Evil Professor Elvin Atombender is engaged in a deadly game of nuclear blackmail. Using his supercomputer, he will crack the secret US nuclear missile launch codes in six hours, allowing him to destroy the world. Only Agent 4125 of the IMF (Impossible Mission Force) can stop him by entering his secret underground complex and shutting it down. With his pocket computer in hand, our hero must explore the complex rooms, avoiding the guard robots whilst searching the ordinary furniture within for passwords which enable to you to disable the bots, reset the navigation lifts and others which when combined will disable Elvin’s computer. Rather ugly looking, no speech (unlike the Commodore 64 version) and extremely difficult – but a classic nonetheless.
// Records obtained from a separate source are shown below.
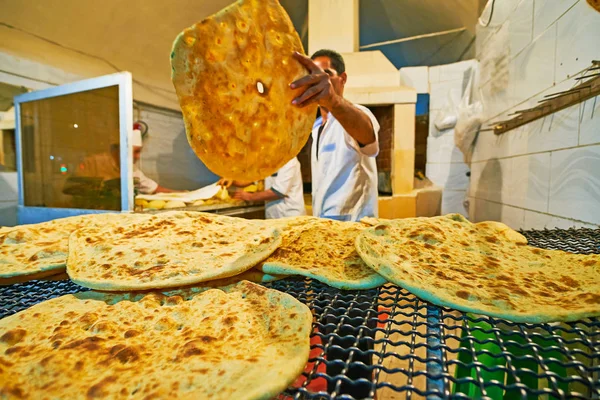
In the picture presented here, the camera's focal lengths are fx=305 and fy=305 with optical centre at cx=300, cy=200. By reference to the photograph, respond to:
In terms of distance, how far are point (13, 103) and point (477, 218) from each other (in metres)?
6.97

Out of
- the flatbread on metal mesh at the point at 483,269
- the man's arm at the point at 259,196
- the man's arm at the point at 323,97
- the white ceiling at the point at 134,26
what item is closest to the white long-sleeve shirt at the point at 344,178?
the man's arm at the point at 323,97

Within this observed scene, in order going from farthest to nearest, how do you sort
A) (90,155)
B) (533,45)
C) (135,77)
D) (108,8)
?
(135,77) → (108,8) → (90,155) → (533,45)

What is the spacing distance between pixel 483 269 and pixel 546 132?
236 cm

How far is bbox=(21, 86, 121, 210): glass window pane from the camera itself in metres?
3.17

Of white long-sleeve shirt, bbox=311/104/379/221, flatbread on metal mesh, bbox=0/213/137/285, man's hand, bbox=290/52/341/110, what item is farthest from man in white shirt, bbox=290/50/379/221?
flatbread on metal mesh, bbox=0/213/137/285

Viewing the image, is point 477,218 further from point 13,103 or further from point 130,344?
point 13,103

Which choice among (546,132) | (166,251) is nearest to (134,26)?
(166,251)

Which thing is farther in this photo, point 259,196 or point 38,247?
point 259,196

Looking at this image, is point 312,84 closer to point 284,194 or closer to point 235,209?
point 284,194

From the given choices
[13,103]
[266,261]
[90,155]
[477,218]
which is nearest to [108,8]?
[13,103]

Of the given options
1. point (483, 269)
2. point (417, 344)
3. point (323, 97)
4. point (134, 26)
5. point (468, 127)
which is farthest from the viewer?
point (468, 127)

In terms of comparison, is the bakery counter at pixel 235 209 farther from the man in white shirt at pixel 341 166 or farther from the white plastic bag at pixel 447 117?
the white plastic bag at pixel 447 117

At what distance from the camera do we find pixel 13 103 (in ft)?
12.8

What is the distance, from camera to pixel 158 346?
70cm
See also: Impossible Mission II.

More information on CPCSOFTS


Screenshot of Impossible Mission II

Impossible Mission II

(Epyx, 1988)

Reviewed by Chris Lennard

Warped madman Elvin Atombender is back in another attempt at nuclear Armageddon, and after Agent 4125’s previous success in spoiling the evil professor’s plans, he is again sent in to stop him. This time he has to infiltrate his secret tower complex, and once more is taking the lifts in the rooms, jumping around hostile guard robots which have evolved to kill you in more varied ways, searching the everyday objects and furniture to get codes that can help you and which will enable you to end Atombender’s nefarious scheme. Essentially more of the same, but simply better presented this time round with mild graphical improvements, but sadly still without the speech which the CPC is quite capable of.
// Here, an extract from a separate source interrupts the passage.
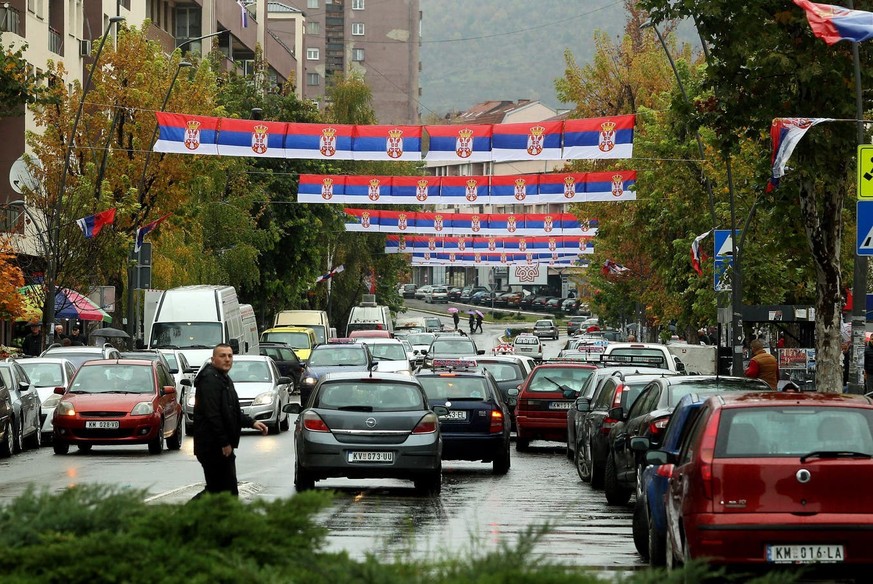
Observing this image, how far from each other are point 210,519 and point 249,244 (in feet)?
195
See also: Impossible Mission.

More information on CPCSOFTS


Screenshot of Inca Curse

Inca Curse

(Paxman Promotions, 1985)

An Inca temple has lain undisturbed in the South American jungle for centuries – until now, as you are going to enter and explore the temple and get out again with as much treasure as possible. This text adventure is the second in a series of eight that were originally released for the ZX81 and ZX Spectrum, so don’t expect it to be very sophisticated. The presentation is very basic indeed; the text is displayed entirely in capital letters with numerous spelling mistakes, and the use of black text on a cyan background hurts the eyes after a while. That said, it’s actually not that bad to play. The temple is large and there are eight treasures to collect, some of which are more valuable than others, but you can only carry a maximum of six objects at a time, so there is an incentive to play the game again and again to try to obtain as high a score as possible.